Plusieurs facteurs l’expliquent. En premier lieu, le retour sur investissement n’est pas toujours clairement évalué. Or ces technologies et services sont coûteux, les exploitants ont besoin de connaître leurs bénéfices — qu’ils soient économiques, environnementaux ou liés à la perception de l’utilité. En région Occitanie, nous avons mis en place le Living lab Occitanum pour tester ces outils dans différentes exploitations et évaluer les bénéfices et les coûts qu’ils induisent.
L’appropriation dépend de la façon dont l’outil s’intègre dans l’environnement de travail. C’est pourquoi il faut favoriser la co-conception qui rapproche les industriels et les agriculteurs pour produire des outils adaptés aux besoins des exploitants. Ils peuvent ainsi être plus simples à utiliser, adaptés au travail réalisé au champ. Enfin différents freins s’ajoutent à ce tableau : manque de formation du secteur agricole en général, oppositions idéologiques, questions sur la sécurité des données, etc.
La technologie suffit-elle à la transition écologique ?
Non, la technologie n’est pas la solution, mais elle en fait partie. Ce sont les changements de pratiques agricoles, que la technologie va faciliter, qui réduisent les retombées sur le climat. La technologie accompagne ces changements, par exemple pour passer à des échelles plus importantes.
À quel(s) changement(s) de pratiques agricoles pensez-vous ?
Je parle d’agroécologie. Cette approche consiste à favoriser un équilibre du système à l’aide des processus écologiques, sans apport extérieur, contrairement à l’agriculture conventionnelle. On peut par exemple remplacer les monocultures par un mélange d’espèces, qui diminue le besoin en intrants.
Mais l’agroécologie est un système de culture plus complexe. D’une part, elle nécessite une attention poussée à la santé des plantes et des animaux pour anticiper et traiter le problème rapidement. Les outils technologiques peuvent aider à détecter tôt les problèmes : les capteurs optiques pour la santé des plantes, les pièges à insectes connectés pour détecter les nuisibles, ou encore les capteurs de mouvements des animaux pour suivre leur santé. D’autre part, le mélange d’espèces végétales exige un semis de précision, y compris au milieu d’une culture précédente. Les semoirs de précision permettent de le réaliser plus facilement, tout en évitant de retourner le sol et de rejeter du CO2 dans l’atmosphère.

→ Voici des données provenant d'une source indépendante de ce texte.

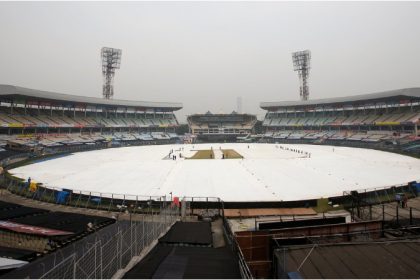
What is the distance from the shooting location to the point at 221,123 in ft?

Images satellites, capteurs, données… Ces outils n’ont-ils pas eux aussi une empreinte environnementale ?
C’est une question sur laquelle la communauté scientifique commence à se pencher, mais il n’existe pas toujours d’évaluation de leur empreinte environnementale par analyse du cycle de vie. Malgré tout, on peut s’attendre à ce que les économies de GES faites avec les outils numériques soient très supérieures à leur propre empreinte. Il est tout de même important de réaliser ces mesures pour avoir une image exacte des bénéfices environnementaux.

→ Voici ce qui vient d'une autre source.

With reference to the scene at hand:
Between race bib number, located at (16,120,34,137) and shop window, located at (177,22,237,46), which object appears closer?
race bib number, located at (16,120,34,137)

La question centrale est celle des flux de données. En fait, nous n’en sommes pas encore au big data en agriculture, mais il faut se poser la question avant que les données n’explosent. Il faudra travailler sur le choix des données à conserver, la forme de leur stockage, la mise au point d’algorithmes frugaux…
Si jusqu’à présent les technologies numériques visaient surtout les gains économiques et le confort, qui sont les préoccupations principales des exploitants, leur apport et leur impact sur le changement climatique prennent désormais une place grandissante.